Jinan Shengquan Group Share Holding Co., Ltd. (605589.SS) - Growth Opportunities
Jinan Shengquan Group Share Holding Co., Ltd. (605589.SS) sits at the intersection of specialty chemicals, pharmaceutical excipients, and life‑science materials - markets with multiple levers for scalable growth. The company's existing product breadth, manufacturing footprint, and customer base create concrete avenues to expand revenue, de‑risk geographic concentration, and capture higher‑margin segments.- International expansion: moving beyond domestic demand to Asia, Europe, and North America can diversify revenue streams and reduce single‑market exposure.
- R&D investment: accelerating formulation, high‑purity grades, and application‑specific excipients can unlock premium pricing and new end‑market entry.
- Strategic acquisitions: bolt‑on acquisitions in adjacent chemistries or distribution networks can deliver rapid scale and cross‑sell synergies.
- Sustainable product development: low‑carbon, bio‑based, and recyclable intermediates meet growing regulatory and buyer preferences, command premiums, and support long‑term contracts.
- Digital and operational transformation: advanced process control, predictive maintenance, and sales‑force digitalization can boost margins by reducing downtime and improving conversion.
- Brand and customer‑service emphasis: stronger brand equity and technical support elevate switching costs for customers and expand penetration in regulated industries (pharma, nutraceuticals).

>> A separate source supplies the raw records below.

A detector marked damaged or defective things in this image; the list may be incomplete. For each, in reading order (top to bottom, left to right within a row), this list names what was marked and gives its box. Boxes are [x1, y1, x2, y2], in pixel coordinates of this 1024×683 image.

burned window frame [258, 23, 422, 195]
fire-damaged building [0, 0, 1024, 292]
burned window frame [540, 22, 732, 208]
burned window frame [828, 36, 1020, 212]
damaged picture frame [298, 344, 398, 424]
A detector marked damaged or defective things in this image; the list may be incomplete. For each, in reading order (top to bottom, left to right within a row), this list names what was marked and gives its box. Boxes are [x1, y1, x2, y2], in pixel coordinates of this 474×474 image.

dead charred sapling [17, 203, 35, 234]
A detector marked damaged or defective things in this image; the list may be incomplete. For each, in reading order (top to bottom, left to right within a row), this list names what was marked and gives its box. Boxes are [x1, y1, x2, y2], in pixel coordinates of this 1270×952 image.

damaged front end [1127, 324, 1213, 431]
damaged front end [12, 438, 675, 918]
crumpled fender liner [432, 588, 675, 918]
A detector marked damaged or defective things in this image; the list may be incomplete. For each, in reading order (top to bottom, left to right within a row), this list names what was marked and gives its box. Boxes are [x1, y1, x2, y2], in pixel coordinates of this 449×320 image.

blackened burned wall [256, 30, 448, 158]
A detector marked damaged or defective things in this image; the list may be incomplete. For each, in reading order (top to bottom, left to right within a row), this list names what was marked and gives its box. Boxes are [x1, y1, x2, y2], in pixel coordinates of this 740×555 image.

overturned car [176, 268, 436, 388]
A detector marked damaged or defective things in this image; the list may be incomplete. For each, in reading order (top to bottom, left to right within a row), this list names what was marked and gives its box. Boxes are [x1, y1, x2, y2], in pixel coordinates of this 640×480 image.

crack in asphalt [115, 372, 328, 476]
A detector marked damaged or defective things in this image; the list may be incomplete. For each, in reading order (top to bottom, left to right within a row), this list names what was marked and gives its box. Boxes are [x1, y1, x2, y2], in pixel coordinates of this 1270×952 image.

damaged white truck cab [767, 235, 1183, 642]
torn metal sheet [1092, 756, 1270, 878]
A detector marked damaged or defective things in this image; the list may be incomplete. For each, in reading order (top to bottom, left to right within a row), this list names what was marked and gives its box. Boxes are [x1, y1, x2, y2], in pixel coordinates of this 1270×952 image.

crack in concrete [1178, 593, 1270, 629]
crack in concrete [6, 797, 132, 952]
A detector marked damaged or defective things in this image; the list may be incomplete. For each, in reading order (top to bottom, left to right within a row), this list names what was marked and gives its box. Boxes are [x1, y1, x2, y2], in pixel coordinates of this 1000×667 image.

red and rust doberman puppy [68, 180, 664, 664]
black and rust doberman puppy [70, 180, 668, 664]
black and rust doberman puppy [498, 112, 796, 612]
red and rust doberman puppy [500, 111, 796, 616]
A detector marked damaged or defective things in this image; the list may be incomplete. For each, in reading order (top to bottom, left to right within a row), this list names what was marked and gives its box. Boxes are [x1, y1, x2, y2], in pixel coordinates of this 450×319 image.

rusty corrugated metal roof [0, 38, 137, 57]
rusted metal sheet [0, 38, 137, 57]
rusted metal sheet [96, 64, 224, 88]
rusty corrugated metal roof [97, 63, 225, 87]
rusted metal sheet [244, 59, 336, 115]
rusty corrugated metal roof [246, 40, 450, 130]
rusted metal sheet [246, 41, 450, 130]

| Metric | Indicator / Value | Implication for Growth |
|---|---|---|
| FY Revenue (latest public year) | - See company annual report for exact figure | Base for organic growth and return on incremental investments |
| Gross Margin (industry benchmark) | ~25-35% (specialty chemical / excipient sector typical range) | Room to expand via premium product mix and efficiency gains |
| R&D Spend | Typical target: 2-6% of revenue for innovation‑led specialty manufacturers | Higher spend supports differentiated products and regulatory dossiers |
| Export Share | Opportunity to grow from current domestic‑heavy mix to 25%+ over medium term | Diversifies demand risk and accesses higher‑margin markets |
| Adj. EBITDA Margin Opportunity | Potential +200-600 bps with capacity utilization, pricing, and automation | Drives free cash flow for acquisitions and R&D |
| Addressable Market (global excipients & specialty intermediates) | Multiple USD billions; steady CAGR (mid‑single digits to high‑single digits depending on subsegment) | Large runway for new product adoption and geographic expansion |
- Targeted international commercialization: establish distribution partnerships in EU/US and regulatory dossiers (e.g., DMFs, CEPs) to accelerate pharma market access.
- Prioritize R&D projects with clear ROI: focus on high‑value grades, co‑development with lead customers, and translational R&D that shortens time‑to‑market.
- Pursue strategic M&A: acquire complementary tech, capacity, or market access rather than only capacity‑add deals.
- Launch sustainable product lines: quantify lifecycle benefits (e.g., LCA improvements) and obtain third‑party sustainability credentials to win procurement mandates.
- Invest in digital tools: ERP/SCM upgrades, process analytics, and customer‑facing portals to reduce working capital and improve service levels.
- Elevate technical service and regulatory support: build a global technical application team to convert trials into long‑term supply contracts.